Wash and thoroughly dry 6 Granny Smith apples, then firmly push a wooden craft stick into the stem end of each apple until it feels secure.
Line a baking sheet with parchment paper and lightly coat it with nonstick cooking spray to ensure the apples don't stick after dipping.
Combine 1 cup granulated sugar, 1/2 cup light corn syrup, and 1/2 cup water in a medium heavy-bottomed saucepan. Cook over medium heat, stirring constantly with a wooden spoon, until the sugar completely dissolves and the mixture becomes clear, about 3-4 minutes.
Stop stirring and attach a candy thermometer to the side of the pan. Continue cooking without stirring until the mixture reaches 300°F (the hard crack stage), which should take about 15-20 minutes.
Immediately remove the pan from the heat and carefully whisk in 1 teaspoon vanilla extract, 1/4 teaspoon citric acid, 8 drops blue food coloring gel, and 4 drops purple food coloring gel until the color is evenly swirled, not fully blended.

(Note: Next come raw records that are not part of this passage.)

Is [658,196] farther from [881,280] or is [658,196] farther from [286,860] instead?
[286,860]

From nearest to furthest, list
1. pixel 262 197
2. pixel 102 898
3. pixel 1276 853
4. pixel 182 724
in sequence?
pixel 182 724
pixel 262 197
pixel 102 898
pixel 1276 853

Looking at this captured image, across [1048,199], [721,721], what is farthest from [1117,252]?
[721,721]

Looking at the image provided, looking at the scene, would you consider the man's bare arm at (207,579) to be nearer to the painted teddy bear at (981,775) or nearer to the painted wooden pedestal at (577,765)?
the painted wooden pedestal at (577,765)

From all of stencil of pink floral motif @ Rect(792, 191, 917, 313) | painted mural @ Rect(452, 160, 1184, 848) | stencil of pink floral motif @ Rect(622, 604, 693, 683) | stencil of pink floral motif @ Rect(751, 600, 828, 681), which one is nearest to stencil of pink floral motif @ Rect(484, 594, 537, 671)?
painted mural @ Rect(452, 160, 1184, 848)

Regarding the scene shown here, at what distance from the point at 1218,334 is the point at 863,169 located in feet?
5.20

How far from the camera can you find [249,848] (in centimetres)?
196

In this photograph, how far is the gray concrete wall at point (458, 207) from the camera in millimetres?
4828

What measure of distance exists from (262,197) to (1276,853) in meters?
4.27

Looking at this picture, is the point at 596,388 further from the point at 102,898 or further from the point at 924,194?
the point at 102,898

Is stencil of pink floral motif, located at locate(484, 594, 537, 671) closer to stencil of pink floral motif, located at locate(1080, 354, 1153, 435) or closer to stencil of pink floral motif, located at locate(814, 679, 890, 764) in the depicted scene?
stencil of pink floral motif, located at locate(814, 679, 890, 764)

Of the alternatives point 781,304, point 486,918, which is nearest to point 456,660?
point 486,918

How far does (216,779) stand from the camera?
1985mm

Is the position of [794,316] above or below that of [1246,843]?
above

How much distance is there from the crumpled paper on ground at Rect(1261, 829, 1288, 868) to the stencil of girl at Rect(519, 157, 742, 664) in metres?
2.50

Working quickly but carefully, tilt the pan and dip each apple into the hot candy coating, swirling to coat completely. Allow any excess to drip back into the pan.
Hold the coated apple over a separate bowl and immediately sprinkle with rainbow candy sprinkles and a light dusting of edible silver sparkle dust before the coating sets.
Place the finished apples on the prepared baking sheet and allow them to cool completely at room temperature for at least 1 hour until the candy coating is hard and crisp.